The nation's top diplomats came up with a total of four emails when the Associated Press used a Freedom of Information Act request to compel the State Department to produce messages former Secretary Hillary Clinton sent and received concerning drone strikes and U.S. surveillance programs, the news service reported.

"And those notes have little to do with either subject," the AP judged. Clinton "asks for a phone call in one, a phone number in another. She (also) seeks advice on how best to condemn information leaks, and accidentally replies to one work email with questions apparently about decorations," the agency detailed.

The 2013 request mentioned keywords such as "drone," "metadata" and "prism" and asked for correspondence between Clinton and her advisers over a four-year period. The AP only obtained a response after it filed a federal lawsuit against the State Department about three weeks ago that sought to compel the release of materials during her tenure, it said.

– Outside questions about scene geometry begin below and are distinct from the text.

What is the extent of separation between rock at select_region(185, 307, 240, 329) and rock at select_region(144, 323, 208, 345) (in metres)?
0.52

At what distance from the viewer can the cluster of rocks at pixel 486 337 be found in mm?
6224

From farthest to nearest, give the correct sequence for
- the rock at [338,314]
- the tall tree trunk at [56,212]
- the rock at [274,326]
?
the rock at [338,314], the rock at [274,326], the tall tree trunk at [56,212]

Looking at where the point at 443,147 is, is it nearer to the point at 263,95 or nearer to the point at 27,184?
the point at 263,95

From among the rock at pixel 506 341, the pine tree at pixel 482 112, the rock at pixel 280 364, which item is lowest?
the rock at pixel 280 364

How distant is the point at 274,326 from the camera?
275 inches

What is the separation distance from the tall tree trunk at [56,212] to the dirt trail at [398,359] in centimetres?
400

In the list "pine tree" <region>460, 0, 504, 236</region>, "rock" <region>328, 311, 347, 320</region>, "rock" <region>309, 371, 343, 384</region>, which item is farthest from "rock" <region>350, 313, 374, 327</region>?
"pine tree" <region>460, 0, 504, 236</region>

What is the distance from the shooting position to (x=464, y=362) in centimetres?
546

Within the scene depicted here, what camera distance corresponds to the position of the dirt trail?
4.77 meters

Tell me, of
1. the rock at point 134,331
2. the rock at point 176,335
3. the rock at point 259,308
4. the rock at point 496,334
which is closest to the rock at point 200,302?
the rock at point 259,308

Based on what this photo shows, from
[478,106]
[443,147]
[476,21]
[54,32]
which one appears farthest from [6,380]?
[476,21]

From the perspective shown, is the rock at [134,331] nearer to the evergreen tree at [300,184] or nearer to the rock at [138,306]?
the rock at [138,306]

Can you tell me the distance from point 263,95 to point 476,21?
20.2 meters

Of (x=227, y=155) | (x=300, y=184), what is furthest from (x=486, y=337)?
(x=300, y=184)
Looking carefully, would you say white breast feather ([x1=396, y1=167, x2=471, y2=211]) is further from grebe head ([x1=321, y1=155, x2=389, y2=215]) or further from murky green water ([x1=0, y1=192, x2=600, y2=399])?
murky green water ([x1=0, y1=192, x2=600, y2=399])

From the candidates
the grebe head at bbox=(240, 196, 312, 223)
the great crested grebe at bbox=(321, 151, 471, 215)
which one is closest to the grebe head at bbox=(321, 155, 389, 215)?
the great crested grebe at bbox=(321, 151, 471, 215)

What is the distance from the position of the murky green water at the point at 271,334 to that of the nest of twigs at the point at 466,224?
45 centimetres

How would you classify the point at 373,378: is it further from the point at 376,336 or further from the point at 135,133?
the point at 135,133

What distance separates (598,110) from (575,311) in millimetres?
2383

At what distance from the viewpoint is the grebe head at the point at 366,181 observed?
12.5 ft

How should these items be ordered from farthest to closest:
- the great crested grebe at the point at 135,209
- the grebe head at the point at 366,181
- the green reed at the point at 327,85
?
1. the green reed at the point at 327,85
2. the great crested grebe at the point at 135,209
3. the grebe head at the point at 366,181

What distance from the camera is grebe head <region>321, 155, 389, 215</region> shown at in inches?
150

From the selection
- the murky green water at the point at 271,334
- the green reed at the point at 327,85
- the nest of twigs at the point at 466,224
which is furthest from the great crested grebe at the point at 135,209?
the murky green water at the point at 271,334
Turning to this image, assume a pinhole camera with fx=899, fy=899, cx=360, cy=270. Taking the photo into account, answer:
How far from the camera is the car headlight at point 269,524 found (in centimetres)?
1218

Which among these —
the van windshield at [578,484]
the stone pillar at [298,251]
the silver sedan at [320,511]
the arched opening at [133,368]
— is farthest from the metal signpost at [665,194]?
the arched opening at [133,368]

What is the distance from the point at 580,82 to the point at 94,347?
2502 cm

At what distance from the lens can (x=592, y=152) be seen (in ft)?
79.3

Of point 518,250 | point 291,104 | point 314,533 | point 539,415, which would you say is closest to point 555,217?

The low number of messages might be due to State Department slang, said Steven Aftergood, a government secrecy expert at the Federation of American Scientists. Its diplomats may, for example, use the term "UAV" -- or unmanned aerial vehicle -- instead of "drone," he noted. But it is also possible that Clinton and her advisers' emails are not in the department's archives, Aftergood added.

"If there are four, one would expect there to be quite a few more than that," he suggested. "And it looks like another indication of faulty records management and retrieval at the State Department."

Clinton, the presumed Democratic frontrunner in the 2016 White House race, was harshly criticized in recent weeks after she revealed that she had used her private email account to conduct government business during her four-year tenure as secretary of State.

House Republican leaders are now weighing whether to try to force her to hand over her personal email server, Politico noted. Computer forensics experts told the Washington publication that some of her correspondence could probably be recovered even though the former secretary deleted her messages.

Clinton's attorney, David Kendall, however, on Friday told a congressional panel that the request would be pointless because IT staff had determined that the messages were gone for good, Politico said.